Problem requirements: Find each line of the material that contains the word "centimetres" and copy those lines in full. The match is case-sensitive.

Input for this task:

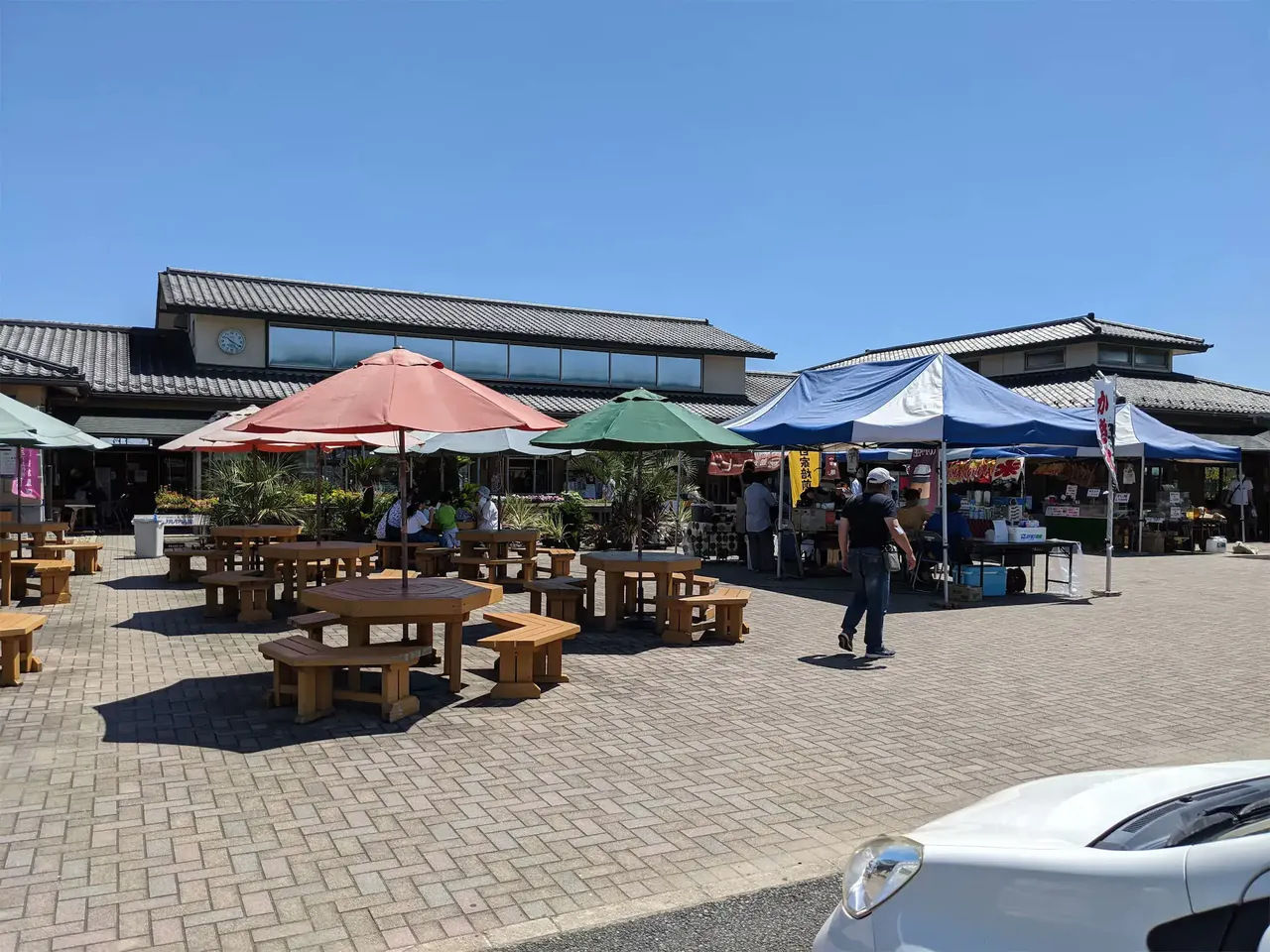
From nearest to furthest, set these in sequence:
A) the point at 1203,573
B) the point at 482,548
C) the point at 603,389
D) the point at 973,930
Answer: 1. the point at 973,930
2. the point at 482,548
3. the point at 1203,573
4. the point at 603,389

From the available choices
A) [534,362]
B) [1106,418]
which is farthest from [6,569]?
[534,362]

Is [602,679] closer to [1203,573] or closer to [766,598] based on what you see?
[766,598]

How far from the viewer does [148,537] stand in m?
16.7

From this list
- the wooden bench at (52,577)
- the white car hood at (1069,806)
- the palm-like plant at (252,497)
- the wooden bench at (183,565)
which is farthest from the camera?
the palm-like plant at (252,497)

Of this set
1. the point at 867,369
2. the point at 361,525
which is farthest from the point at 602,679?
the point at 361,525

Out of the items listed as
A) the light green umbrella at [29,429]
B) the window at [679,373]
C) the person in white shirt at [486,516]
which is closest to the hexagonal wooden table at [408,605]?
the light green umbrella at [29,429]

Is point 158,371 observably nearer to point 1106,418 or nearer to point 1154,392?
point 1106,418

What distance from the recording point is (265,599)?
1074 cm

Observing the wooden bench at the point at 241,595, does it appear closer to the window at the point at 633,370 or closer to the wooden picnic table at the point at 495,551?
the wooden picnic table at the point at 495,551

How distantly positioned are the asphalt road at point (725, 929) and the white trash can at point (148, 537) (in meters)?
15.5

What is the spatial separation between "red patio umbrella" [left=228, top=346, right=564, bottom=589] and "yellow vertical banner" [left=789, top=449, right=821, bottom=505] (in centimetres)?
1077

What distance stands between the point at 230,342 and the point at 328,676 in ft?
70.1

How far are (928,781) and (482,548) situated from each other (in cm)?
1020

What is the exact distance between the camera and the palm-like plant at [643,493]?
1942 cm
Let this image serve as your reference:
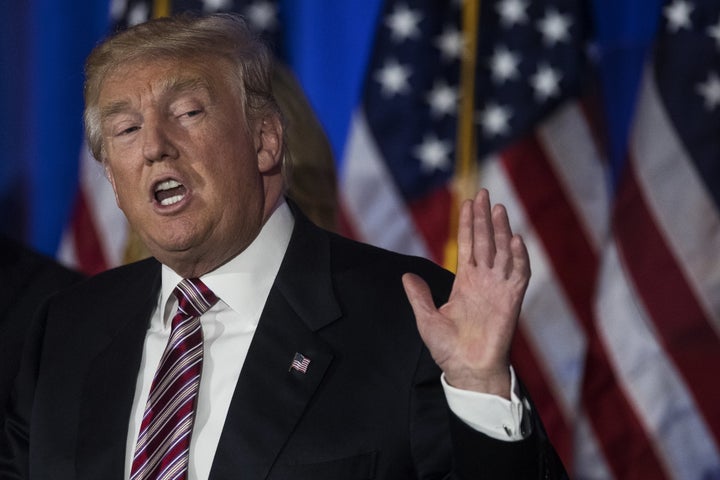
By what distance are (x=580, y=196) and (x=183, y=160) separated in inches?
91.8

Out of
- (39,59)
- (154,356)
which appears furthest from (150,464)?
(39,59)

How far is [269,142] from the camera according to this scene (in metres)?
1.84

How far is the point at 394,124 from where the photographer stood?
3.92 metres

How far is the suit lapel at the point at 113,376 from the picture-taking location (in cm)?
168

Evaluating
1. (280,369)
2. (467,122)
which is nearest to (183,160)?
(280,369)

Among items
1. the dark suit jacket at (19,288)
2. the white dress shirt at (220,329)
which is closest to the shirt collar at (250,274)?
the white dress shirt at (220,329)

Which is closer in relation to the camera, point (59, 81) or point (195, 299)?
point (195, 299)

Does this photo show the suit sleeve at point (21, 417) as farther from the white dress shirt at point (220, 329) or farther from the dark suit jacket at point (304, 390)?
the white dress shirt at point (220, 329)

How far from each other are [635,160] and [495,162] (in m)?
0.45

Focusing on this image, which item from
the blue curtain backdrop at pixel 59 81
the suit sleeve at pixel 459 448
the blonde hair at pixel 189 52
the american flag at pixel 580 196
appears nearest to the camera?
the suit sleeve at pixel 459 448

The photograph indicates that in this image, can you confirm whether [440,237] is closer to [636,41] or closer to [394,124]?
[394,124]

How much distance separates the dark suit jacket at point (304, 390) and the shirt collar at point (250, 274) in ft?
0.07

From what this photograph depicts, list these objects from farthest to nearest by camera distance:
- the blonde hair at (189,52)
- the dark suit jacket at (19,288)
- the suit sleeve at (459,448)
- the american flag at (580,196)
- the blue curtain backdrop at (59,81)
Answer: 1. the blue curtain backdrop at (59,81)
2. the american flag at (580,196)
3. the dark suit jacket at (19,288)
4. the blonde hair at (189,52)
5. the suit sleeve at (459,448)

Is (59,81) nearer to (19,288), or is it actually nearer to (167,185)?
(19,288)
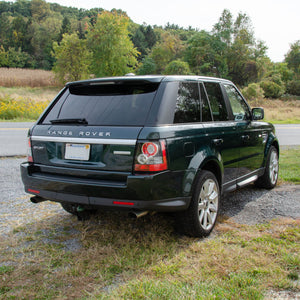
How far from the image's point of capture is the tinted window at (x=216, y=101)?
13.9ft

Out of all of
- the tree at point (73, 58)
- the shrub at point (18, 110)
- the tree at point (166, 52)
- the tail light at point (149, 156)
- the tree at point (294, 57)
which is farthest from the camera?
the tree at point (294, 57)

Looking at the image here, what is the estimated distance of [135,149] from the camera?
10.1 ft

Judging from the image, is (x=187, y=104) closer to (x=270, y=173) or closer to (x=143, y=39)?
(x=270, y=173)

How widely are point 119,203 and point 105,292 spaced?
2.64 ft

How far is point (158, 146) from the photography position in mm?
3096

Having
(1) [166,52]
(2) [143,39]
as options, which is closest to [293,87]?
(1) [166,52]

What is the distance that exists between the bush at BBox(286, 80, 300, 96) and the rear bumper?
77837mm

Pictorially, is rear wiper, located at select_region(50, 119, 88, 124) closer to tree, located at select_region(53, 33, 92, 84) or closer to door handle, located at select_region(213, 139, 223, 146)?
door handle, located at select_region(213, 139, 223, 146)

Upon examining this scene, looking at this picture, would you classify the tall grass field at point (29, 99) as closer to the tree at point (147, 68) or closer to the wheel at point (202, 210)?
the wheel at point (202, 210)

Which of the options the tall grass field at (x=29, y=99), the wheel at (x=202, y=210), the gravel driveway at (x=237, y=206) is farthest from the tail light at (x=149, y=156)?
the tall grass field at (x=29, y=99)

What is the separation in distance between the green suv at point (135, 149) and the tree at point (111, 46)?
49.9 metres

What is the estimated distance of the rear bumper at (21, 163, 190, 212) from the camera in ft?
10.1

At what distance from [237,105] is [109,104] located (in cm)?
230

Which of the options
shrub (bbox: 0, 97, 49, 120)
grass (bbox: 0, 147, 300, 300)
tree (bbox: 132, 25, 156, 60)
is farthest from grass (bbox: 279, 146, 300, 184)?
tree (bbox: 132, 25, 156, 60)
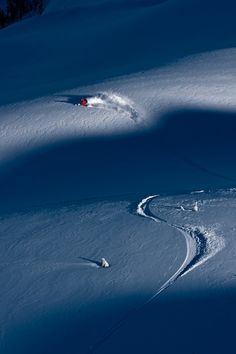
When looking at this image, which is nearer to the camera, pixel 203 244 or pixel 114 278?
pixel 114 278

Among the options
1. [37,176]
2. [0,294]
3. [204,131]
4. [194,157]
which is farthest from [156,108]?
[0,294]

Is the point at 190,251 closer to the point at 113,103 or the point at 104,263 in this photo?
the point at 104,263

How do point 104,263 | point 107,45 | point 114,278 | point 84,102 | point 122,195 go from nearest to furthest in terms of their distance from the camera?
point 114,278 → point 104,263 → point 122,195 → point 84,102 → point 107,45

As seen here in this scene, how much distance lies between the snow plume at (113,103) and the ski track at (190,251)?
12.1 ft

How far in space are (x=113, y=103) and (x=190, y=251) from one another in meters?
4.96

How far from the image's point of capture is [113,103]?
9258 millimetres

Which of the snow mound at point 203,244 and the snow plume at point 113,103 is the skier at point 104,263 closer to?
the snow mound at point 203,244

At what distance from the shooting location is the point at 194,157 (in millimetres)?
7461

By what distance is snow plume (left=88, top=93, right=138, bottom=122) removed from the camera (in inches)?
354

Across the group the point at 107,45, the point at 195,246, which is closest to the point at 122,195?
the point at 195,246

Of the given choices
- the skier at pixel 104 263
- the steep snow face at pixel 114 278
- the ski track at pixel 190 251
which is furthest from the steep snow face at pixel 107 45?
the skier at pixel 104 263

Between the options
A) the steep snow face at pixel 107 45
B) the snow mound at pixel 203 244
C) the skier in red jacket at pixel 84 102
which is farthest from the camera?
the steep snow face at pixel 107 45

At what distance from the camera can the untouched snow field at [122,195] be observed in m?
3.72

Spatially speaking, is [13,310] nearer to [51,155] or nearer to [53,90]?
[51,155]
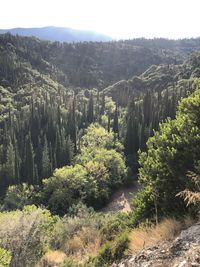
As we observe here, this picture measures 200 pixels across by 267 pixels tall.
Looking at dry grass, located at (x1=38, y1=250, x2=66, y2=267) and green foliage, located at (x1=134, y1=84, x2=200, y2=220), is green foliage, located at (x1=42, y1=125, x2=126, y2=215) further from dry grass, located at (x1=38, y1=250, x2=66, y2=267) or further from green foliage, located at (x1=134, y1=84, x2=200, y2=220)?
green foliage, located at (x1=134, y1=84, x2=200, y2=220)

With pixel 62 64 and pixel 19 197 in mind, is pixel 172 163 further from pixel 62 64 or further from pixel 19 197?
pixel 62 64

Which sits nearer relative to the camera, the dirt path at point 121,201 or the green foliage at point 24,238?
the green foliage at point 24,238

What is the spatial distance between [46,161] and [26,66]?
9945cm

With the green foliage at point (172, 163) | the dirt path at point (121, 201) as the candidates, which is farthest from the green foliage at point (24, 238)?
the dirt path at point (121, 201)

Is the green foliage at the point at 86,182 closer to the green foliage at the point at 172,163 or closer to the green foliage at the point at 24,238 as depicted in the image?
the green foliage at the point at 24,238

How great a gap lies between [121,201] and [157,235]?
40.5 metres

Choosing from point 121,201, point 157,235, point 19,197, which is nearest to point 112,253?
point 157,235

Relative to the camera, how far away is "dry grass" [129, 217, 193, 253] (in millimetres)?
10555

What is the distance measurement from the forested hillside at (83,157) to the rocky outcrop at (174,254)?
118 centimetres

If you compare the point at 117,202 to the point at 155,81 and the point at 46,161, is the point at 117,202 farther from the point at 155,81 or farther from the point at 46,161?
the point at 155,81

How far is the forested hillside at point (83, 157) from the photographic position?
47.4ft

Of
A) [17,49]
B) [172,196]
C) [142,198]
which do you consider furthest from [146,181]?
[17,49]

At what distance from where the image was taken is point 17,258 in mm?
18484

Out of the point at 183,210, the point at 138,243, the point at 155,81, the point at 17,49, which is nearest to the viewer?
the point at 138,243
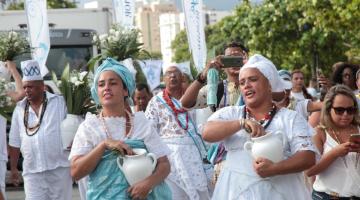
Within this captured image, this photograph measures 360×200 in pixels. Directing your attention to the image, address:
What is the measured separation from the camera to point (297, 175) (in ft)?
18.7

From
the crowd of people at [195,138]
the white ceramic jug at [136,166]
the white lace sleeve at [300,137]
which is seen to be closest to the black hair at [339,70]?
the crowd of people at [195,138]

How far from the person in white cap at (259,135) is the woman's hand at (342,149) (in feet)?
3.70

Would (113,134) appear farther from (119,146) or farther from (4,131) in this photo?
(4,131)

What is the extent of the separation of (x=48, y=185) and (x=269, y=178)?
4.33 meters

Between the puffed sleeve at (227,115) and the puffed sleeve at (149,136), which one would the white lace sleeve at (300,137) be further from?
the puffed sleeve at (149,136)

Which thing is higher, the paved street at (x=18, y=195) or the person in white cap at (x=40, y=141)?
the person in white cap at (x=40, y=141)

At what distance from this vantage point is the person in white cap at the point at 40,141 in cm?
946

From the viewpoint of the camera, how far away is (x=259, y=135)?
5551mm

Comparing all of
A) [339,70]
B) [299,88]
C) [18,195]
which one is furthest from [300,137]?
[18,195]

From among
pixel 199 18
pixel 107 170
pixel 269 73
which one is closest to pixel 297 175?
pixel 269 73

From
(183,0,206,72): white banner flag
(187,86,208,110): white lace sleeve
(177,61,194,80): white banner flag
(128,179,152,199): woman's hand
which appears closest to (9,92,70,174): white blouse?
(177,61,194,80): white banner flag

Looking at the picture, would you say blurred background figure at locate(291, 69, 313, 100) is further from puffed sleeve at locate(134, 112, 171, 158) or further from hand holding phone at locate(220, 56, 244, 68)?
puffed sleeve at locate(134, 112, 171, 158)

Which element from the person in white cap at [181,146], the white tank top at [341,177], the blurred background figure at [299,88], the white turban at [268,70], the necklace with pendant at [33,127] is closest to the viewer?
the white turban at [268,70]

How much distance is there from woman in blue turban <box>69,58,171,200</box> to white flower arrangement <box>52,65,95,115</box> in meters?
3.14
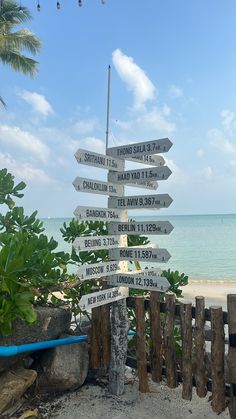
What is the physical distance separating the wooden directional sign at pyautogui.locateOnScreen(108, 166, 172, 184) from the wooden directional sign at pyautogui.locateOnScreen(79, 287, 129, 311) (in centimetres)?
143

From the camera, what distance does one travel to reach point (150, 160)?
17.4ft

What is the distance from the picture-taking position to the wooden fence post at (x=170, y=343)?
4602 millimetres

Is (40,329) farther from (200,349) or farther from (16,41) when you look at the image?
(16,41)

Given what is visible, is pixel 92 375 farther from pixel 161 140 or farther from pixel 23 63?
pixel 23 63

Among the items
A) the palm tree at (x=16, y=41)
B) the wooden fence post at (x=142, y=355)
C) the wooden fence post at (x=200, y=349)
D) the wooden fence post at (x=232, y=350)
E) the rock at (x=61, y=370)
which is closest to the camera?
the wooden fence post at (x=232, y=350)

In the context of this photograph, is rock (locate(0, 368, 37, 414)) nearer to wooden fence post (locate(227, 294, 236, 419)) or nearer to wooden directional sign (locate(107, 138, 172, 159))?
wooden fence post (locate(227, 294, 236, 419))

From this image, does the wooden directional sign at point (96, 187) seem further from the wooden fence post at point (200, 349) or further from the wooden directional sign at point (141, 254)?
the wooden fence post at point (200, 349)

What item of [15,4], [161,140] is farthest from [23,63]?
[161,140]

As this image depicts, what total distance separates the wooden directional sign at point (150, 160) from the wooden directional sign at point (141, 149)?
0.11 meters

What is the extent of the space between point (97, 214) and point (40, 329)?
1598 mm

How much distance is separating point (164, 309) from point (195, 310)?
A: 1.52 ft

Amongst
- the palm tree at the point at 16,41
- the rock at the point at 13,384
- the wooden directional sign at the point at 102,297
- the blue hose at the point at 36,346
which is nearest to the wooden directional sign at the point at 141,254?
the wooden directional sign at the point at 102,297

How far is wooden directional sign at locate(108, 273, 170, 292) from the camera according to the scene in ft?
14.8

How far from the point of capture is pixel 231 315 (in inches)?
160
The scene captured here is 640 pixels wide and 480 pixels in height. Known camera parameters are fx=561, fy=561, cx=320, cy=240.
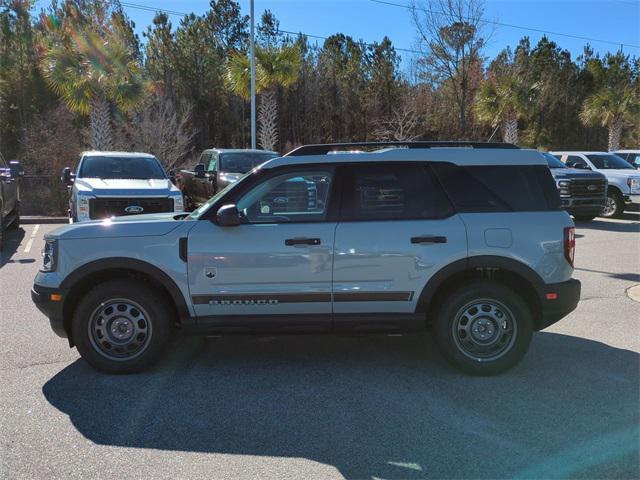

Answer for this exercise:
What is the spatial separation between "red patio umbrella" [left=228, top=346, right=564, bottom=589] and "yellow vertical banner" [left=789, top=449, right=821, bottom=505] (in centimetres)?
118 centimetres
What is the physical distance separating the wooden directional sign at pyautogui.locateOnScreen(108, 166, 172, 184) from the wooden directional sign at pyautogui.locateOnScreen(79, 287, 129, 311) (in centimetres)?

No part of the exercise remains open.